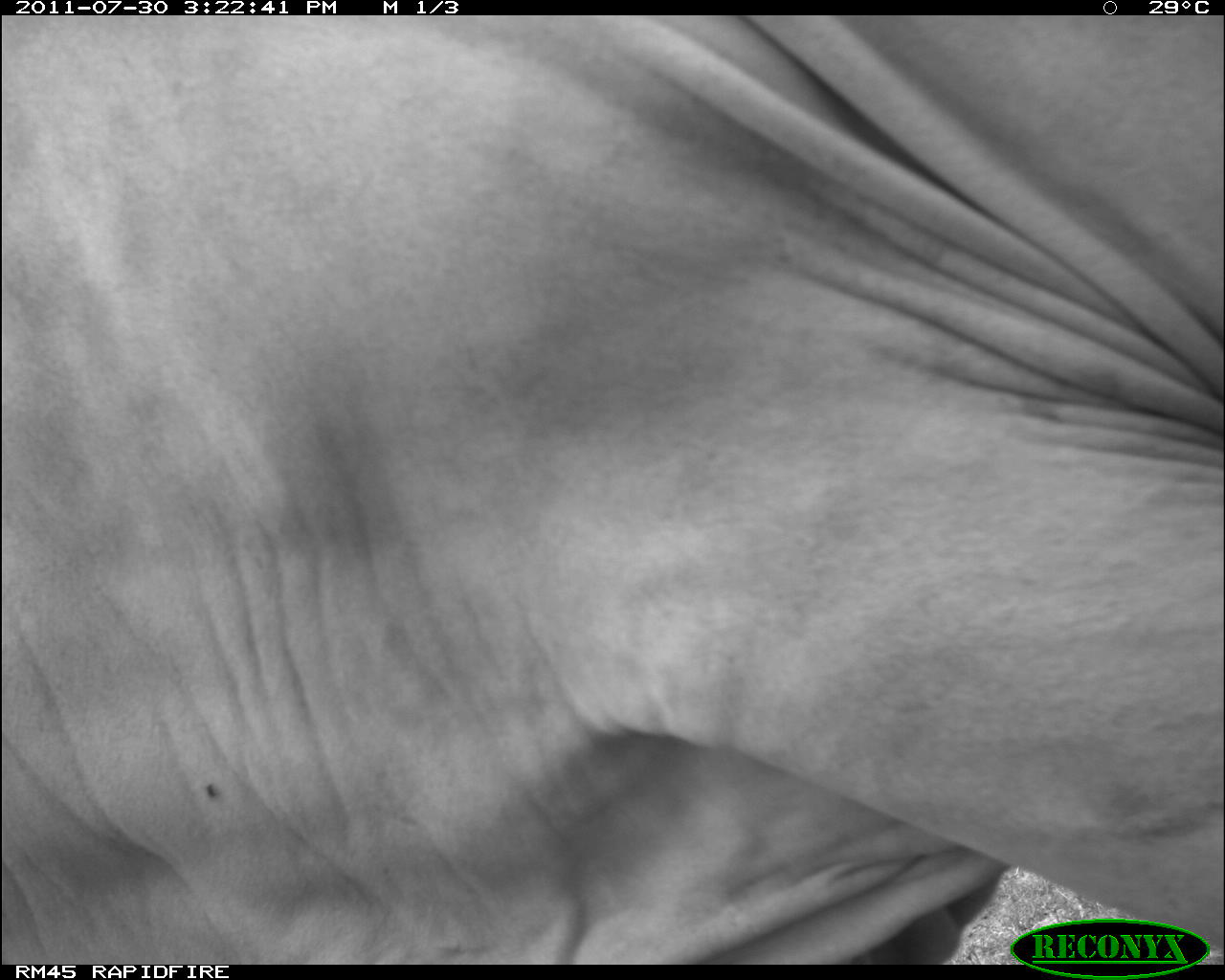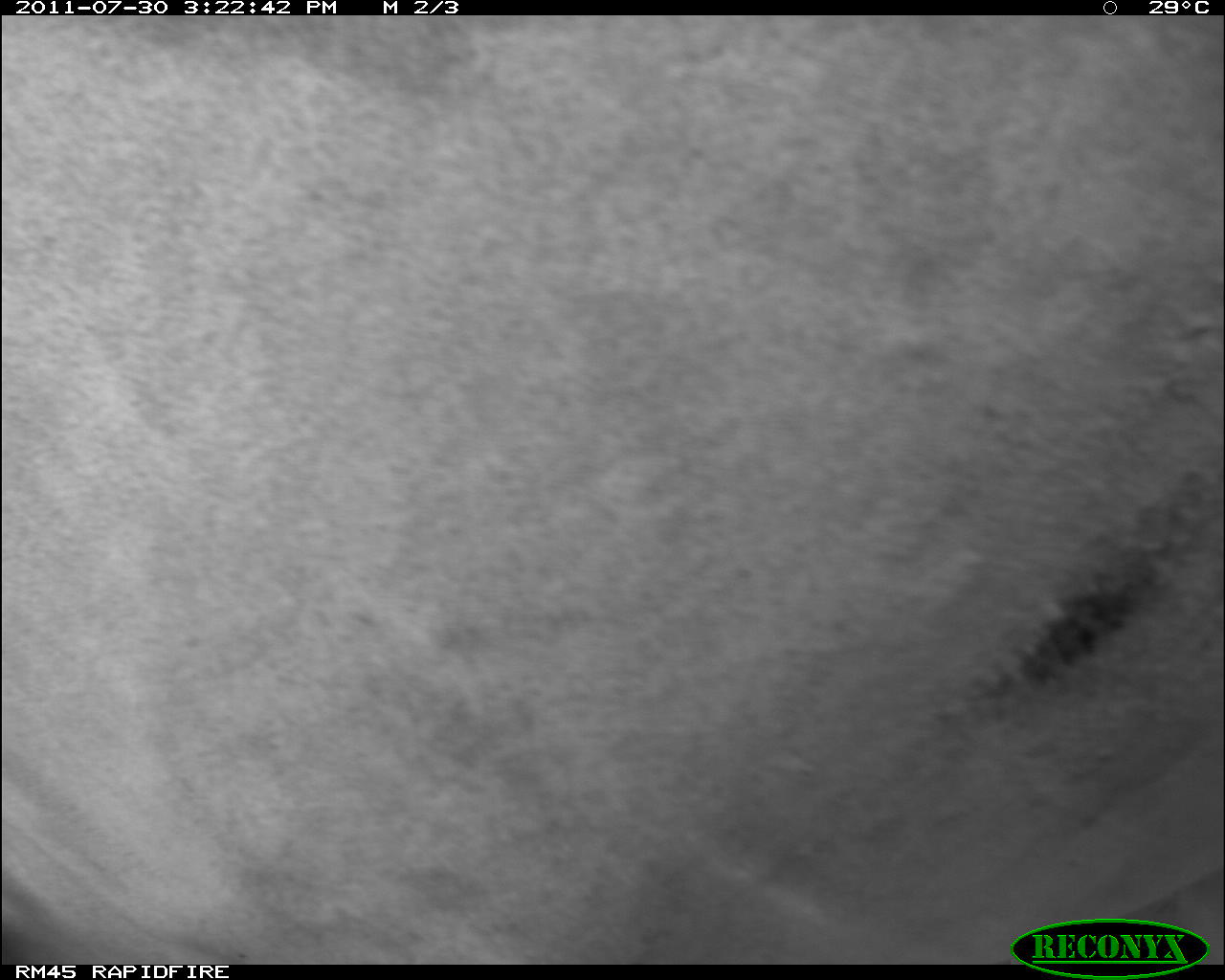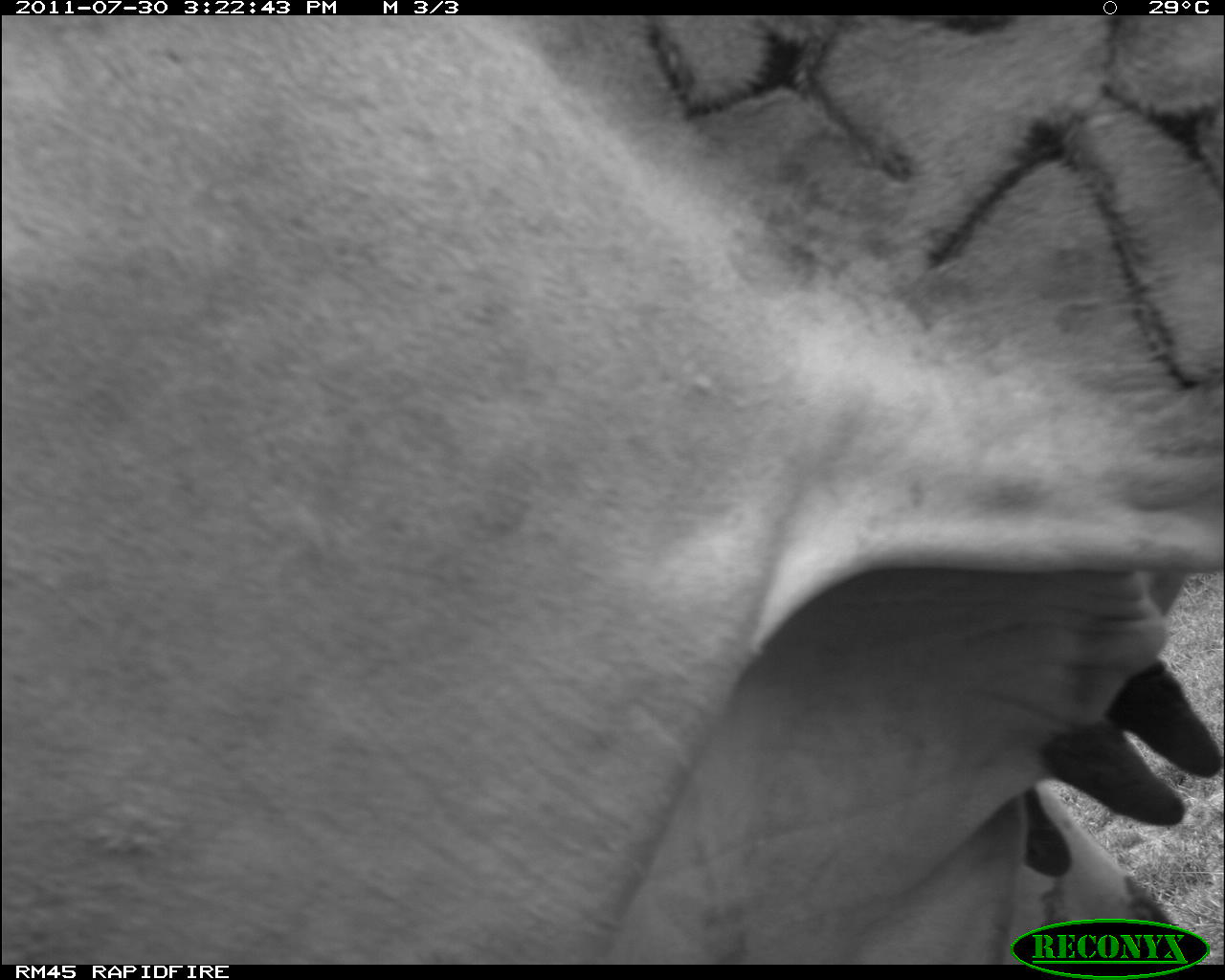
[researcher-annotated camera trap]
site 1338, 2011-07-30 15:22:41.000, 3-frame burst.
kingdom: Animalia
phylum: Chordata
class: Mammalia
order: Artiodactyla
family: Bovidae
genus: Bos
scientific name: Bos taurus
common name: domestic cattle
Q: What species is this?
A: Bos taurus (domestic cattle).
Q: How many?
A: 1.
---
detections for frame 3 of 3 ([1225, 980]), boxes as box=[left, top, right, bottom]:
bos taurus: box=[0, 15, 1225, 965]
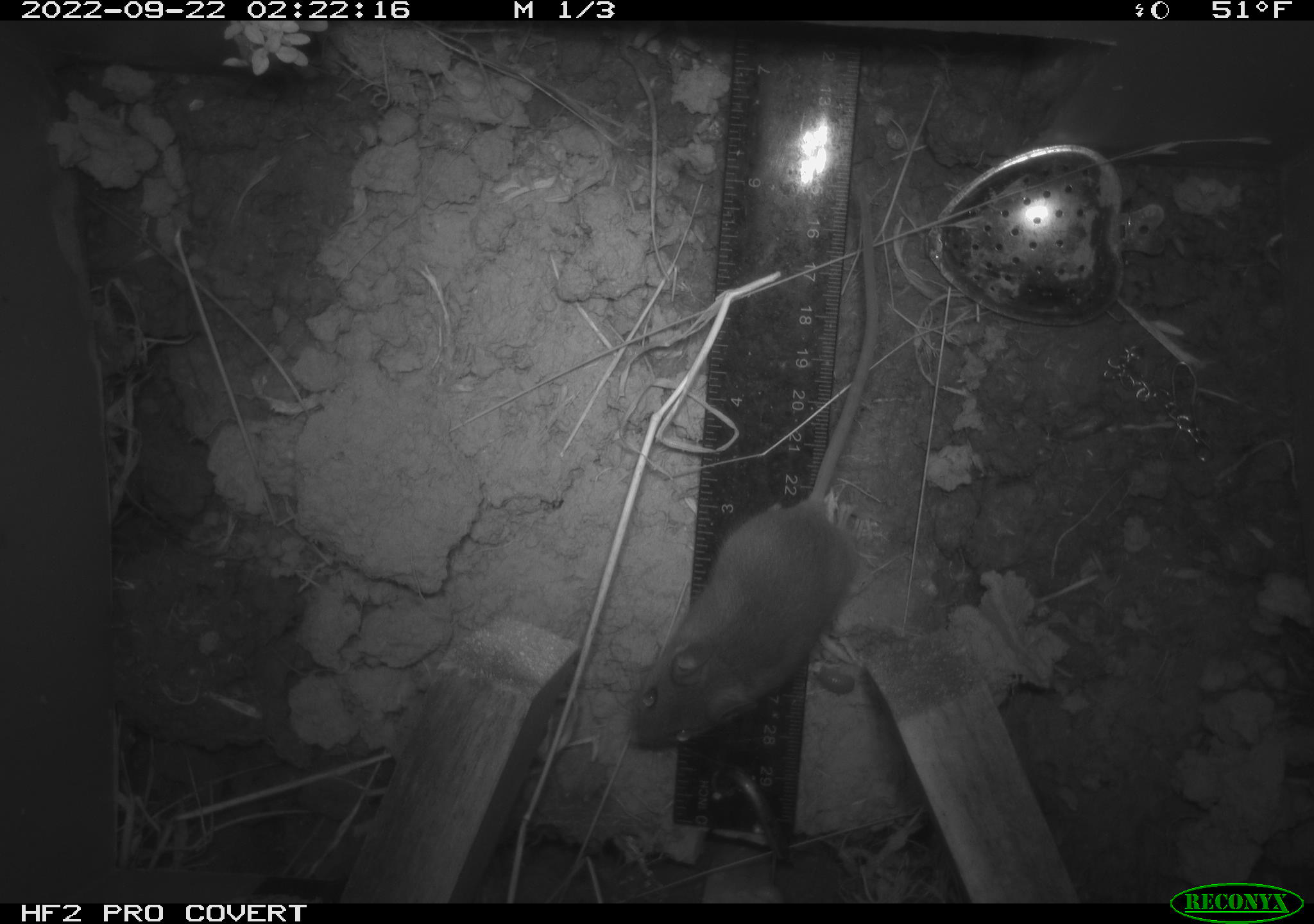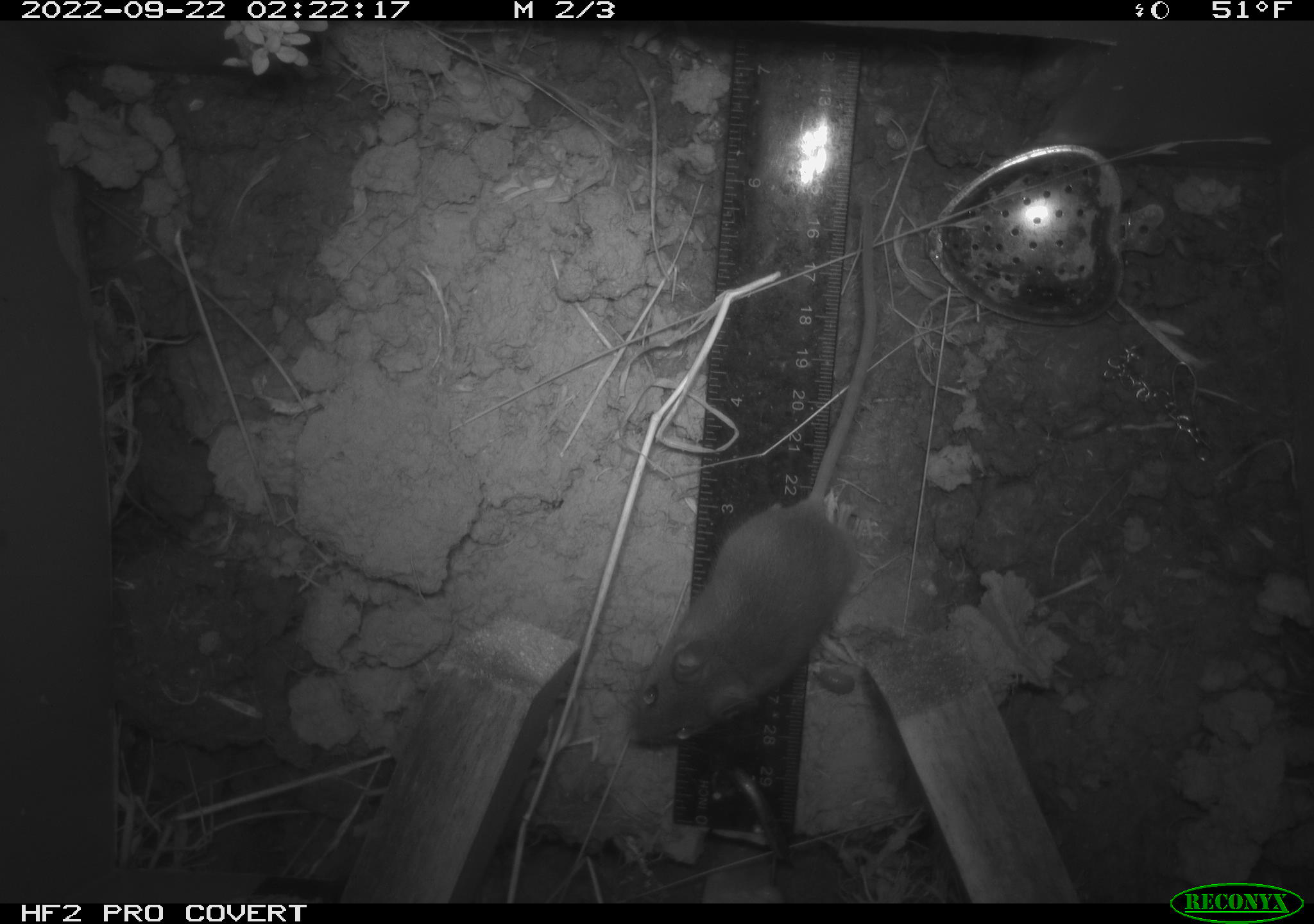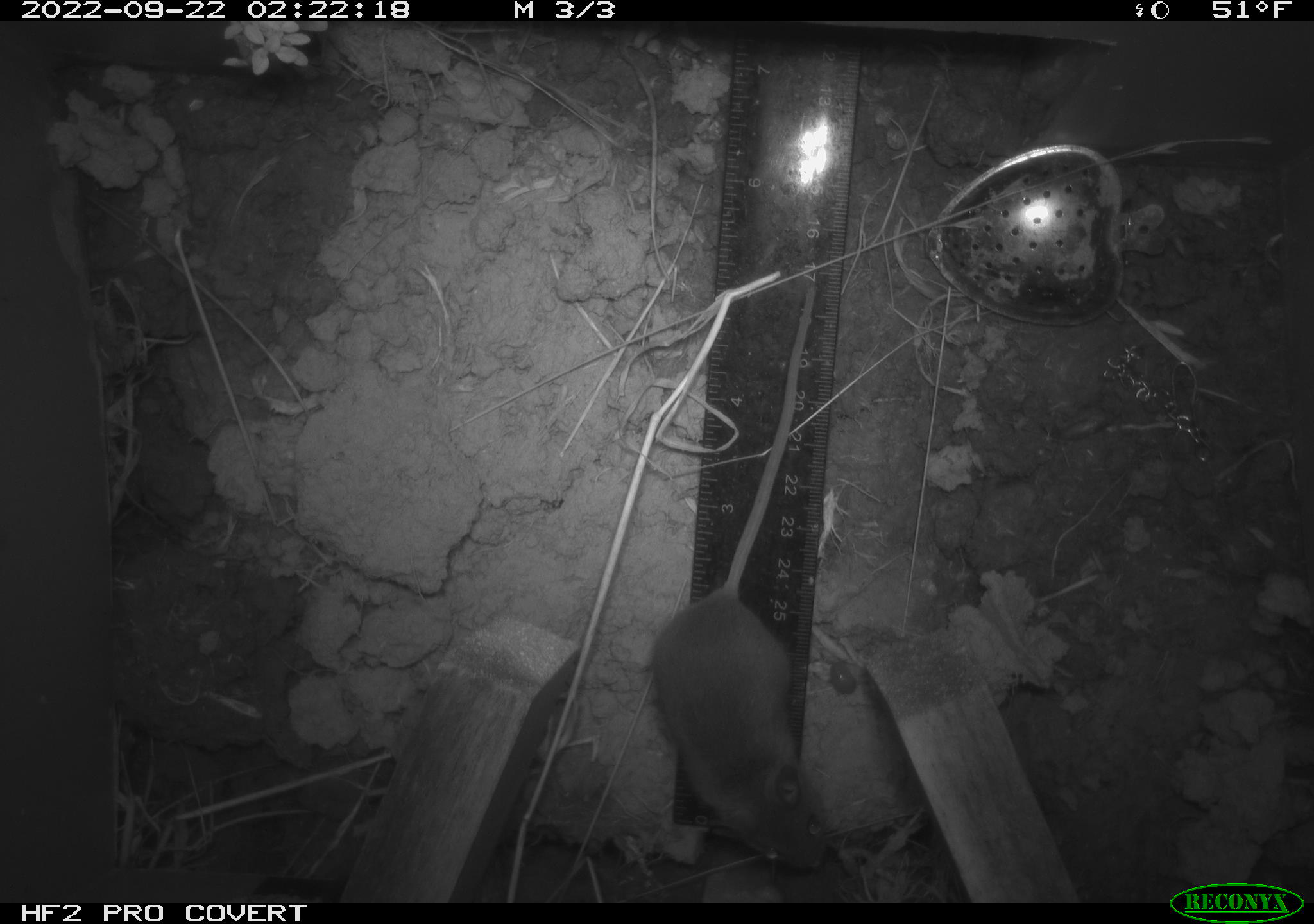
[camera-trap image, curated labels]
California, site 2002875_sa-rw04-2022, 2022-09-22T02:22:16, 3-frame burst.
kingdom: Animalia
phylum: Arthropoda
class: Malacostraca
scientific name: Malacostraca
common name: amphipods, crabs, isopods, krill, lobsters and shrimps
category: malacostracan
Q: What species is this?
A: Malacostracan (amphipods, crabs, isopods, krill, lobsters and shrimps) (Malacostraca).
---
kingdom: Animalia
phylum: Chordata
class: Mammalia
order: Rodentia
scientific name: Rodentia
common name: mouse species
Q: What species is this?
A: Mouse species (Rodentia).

> [Your objective]: Only the lines from the one with "category: malacostracan" through the final line above belong in the answer, each reproduced word for word.

> [Finished exercise]:
category: malacostracan
Q: What species is this?
A: Malacostracan (amphipods, crabs, isopods, krill, lobsters and shrimps) (Malacostraca).
---
kingdom: Animalia
phylum: Chordata
class: Mammalia
order: Rodentia
scientific name: Rodentia
common name: mouse species
Q: What species is this?
A: Mouse species (Rodentia).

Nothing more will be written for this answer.